* Estratto del testo
##############################

LA REGOLA DEL MAESTRO
LA COMUNITÀ
Estratto e tradotto da 
 
"La Règle du Maître. 
Introduction, texte, traduction et notes par Adalbert de Vogüé. 
Sources Chrétiennes 105–7. Paris: Cerf, 1964–65
La 
comunità raffigurata nella Regola del Maestro non è molto numerosa. L'autore ha 
in mente solo due "decanie" o gruppi di dieci monaci, ciascuno diretto da due 
prepositi, o decani, cioè ventiquattro religiosi. Se si contano anche l'abate ed 
il cellerario, ventisei persone in tutto. Il numero non è limitativo: in molti 
punti il Maestro consente la possibilità 
di un ulteriore aumento.
[1] Un tale sviluppo sarebbe un segno del 
"favore di Dio".
Il 
sistema decanale in vigore nel monastero non è un'invenzione del nostro autore. 
L'istituzione è antica quanto il cenobitismo stesso e può persino rivendicare un 
precedente ebraico.
[2] Che si tratti di ebrei o cristiani, i 
monaci erano continuamente attenti all'esempio dato nel deserto da Israele, dove 
Mosè divideva in gruppi di centinaia e di decine.
Nell'assegnare due prepositi a ciascun gruppo di dieci monaci (decania), il 
Maestro potrebbe essere stato ugualmente ispirato dai precedenti pacomiani. Per 
il Maestro, tuttavia, questi due superiori sono semplici colleghi su un piano di 
parità, non un capo ed il suo assistente come lo sono con Pacomio. Una doppia 
preoccupazione motiva questo sistema collegiale: rafforzare la sorveglianza sui 
fratelli e condividere l'onore tra due subordinati per ogni decania in modo tale che nessuno di 
loro possa classificarsi come assistente dell'abate e suo successore designato.

##############################

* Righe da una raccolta
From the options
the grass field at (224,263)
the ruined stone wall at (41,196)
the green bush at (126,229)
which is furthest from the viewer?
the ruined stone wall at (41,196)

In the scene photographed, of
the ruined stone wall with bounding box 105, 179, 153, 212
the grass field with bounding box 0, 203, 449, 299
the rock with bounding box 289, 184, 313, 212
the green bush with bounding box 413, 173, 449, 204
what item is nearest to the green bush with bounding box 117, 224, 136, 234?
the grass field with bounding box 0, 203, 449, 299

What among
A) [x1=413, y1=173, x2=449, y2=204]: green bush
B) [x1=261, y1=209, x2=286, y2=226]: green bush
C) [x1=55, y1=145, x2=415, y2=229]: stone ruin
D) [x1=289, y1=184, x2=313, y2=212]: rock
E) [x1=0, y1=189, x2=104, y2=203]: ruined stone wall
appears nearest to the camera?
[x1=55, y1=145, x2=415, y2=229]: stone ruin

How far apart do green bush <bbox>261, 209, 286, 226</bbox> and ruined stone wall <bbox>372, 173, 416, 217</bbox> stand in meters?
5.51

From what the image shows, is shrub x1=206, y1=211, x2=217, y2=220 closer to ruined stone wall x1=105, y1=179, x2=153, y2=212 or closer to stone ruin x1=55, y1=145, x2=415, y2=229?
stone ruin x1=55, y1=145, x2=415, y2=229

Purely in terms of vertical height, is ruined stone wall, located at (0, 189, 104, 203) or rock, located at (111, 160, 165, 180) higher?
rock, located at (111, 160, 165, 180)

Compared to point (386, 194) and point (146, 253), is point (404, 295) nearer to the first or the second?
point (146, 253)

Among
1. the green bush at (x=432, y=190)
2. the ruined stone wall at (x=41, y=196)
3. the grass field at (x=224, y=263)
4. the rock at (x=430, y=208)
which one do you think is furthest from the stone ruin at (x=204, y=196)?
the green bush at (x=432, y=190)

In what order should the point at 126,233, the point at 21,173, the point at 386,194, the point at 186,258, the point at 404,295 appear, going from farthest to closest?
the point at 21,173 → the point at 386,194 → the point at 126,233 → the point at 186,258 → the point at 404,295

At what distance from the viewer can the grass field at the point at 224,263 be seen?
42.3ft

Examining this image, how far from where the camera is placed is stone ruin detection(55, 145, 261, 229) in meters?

##############################

* Consegna
In base all'estratto sulla Regola del Maestro, spiega perché il Maestro affida ogni decania a due prepositi alla pari invece che a un capo con un assistente.

* Soluzione scritta
Il sistema collegiale risponde a una doppia preoccupazione. Da un lato serve a rafforzare la sorveglianza sui fratelli. Dall'altro divide l'onore tra due subordinati per ogni decania, così che nessuno dei due possa classificarsi come assistente dell'abate e suo successore designato.